--- START ---
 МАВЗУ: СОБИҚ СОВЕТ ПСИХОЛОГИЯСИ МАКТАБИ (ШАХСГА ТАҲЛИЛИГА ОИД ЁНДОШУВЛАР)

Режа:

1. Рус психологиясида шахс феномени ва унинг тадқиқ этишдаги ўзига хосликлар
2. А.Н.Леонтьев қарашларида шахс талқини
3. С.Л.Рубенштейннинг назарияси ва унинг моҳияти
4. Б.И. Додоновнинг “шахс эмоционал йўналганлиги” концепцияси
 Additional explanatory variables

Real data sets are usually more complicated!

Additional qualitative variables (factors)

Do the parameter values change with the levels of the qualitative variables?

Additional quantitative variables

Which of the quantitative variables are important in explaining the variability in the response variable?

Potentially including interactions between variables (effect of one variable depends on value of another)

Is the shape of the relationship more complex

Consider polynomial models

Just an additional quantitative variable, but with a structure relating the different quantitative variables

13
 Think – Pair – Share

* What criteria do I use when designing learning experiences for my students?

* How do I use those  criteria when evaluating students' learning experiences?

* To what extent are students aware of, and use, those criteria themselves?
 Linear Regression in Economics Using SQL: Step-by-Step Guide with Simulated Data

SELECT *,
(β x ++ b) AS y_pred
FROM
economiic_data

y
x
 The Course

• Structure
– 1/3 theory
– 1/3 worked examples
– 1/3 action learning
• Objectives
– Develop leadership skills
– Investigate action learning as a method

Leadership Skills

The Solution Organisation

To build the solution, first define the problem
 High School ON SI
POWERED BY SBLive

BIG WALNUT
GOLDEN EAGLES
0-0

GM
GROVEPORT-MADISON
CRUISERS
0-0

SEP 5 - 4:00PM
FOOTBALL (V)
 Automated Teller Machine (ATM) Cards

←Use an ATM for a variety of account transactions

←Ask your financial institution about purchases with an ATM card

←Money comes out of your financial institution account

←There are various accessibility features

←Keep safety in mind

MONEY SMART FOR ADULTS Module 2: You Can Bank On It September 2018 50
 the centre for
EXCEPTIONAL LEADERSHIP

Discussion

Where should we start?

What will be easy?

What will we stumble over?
--- END ---
Every line in the material must be retyped exactly, with none omitted.

 МАВЗУ: СОБИҚ СОВЕТ ПСИХОЛОГИЯСИ МАКТАБИ (ШАХСГА ТАҲЛИЛИГА ОИД ЁНДОШУВЛАР)

Режа:

1. Рус психологиясида шахс феномени ва унинг тадқиқ этишдаги ўзига хосликлар
2. А.Н.Леонтьев қарашларида шахс талқини
3. С.Л.Рубенштейннинг назарияси ва унинг моҳияти
4. Б.И. Додоновнинг “шахс эмоционал йўналганлиги” концепцияси
 Additional explanatory variables

Real data sets are usually more complicated!

Additional qualitative variables (factors)

Do the parameter values change with the levels of the qualitative variables?

Additional quantitative variables

Which of the quantitative variables are important in explaining the variability in the response variable?

Potentially including interactions between variables (effect of one variable depends on value of another)

Is the shape of the relationship more complex

Consider polynomial models

Just an additional quantitative variable, but with a structure relating the different quantitative variables

13
 Think – Pair – Share

* What criteria do I use when designing learning experiences for my students?

* How do I use those  criteria when evaluating students' learning experiences?

* To what extent are students aware of, and use, those criteria themselves?
 Linear Regression in Economics Using SQL: Step-by-Step Guide with Simulated Data

SELECT *,
(β x ++ b) AS y_pred
FROM
economiic_data

y
x
 The Course

• Structure
– 1/3 theory
– 1/3 worked examples
– 1/3 action learning
• Objectives
– Develop leadership skills
– Investigate action learning as a method

Leadership Skills

The Solution Organisation

To build the solution, first define the problem
 High School ON SI
POWERED BY SBLive

BIG WALNUT
GOLDEN EAGLES
0-0

GM
GROVEPORT-MADISON
CRUISERS
0-0

SEP 5 - 4:00PM
FOOTBALL (V)
 Automated Teller Machine (ATM) Cards

←Use an ATM for a variety of account transactions

←Ask your financial institution about purchases with an ATM card

←Money comes out of your financial institution account

←There are various accessibility features

←Keep safety in mind

MONEY SMART FOR ADULTS Module 2: You Can Bank On It September 2018 50
 the centre for
EXCEPTIONAL LEADERSHIP

Discussion

Where should we start?

What will be easy?

What will we stumble over?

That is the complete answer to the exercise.